- _Problem to work on_
Please report the number of lines in the entries below that contain "Generation", with nothing added.
(Beginning of Task input)
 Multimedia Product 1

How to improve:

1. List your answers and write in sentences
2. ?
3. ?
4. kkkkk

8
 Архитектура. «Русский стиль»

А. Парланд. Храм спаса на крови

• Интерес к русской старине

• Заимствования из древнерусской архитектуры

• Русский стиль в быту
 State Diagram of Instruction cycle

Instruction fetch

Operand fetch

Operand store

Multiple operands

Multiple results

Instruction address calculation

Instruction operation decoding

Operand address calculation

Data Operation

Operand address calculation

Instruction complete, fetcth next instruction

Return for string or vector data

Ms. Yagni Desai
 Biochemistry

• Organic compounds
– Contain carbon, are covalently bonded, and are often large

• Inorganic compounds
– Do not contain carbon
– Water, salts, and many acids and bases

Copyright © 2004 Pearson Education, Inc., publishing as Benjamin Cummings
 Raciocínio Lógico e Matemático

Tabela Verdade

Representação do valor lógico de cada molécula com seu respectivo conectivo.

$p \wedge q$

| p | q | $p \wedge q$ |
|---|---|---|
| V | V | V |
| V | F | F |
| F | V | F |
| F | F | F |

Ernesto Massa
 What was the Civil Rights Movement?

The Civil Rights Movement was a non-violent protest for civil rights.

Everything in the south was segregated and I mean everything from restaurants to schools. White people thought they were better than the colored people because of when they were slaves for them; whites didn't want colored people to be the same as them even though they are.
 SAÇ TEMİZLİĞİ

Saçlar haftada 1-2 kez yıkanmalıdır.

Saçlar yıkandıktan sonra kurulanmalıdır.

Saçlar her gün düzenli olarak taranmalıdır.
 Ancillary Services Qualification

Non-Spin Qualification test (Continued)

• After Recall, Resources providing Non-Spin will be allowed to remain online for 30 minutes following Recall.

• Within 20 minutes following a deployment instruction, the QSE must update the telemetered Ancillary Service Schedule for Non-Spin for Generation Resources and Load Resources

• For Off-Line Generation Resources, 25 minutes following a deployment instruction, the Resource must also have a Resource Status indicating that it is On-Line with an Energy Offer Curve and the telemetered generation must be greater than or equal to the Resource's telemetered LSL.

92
(End of Task input)
- _Written answer_
2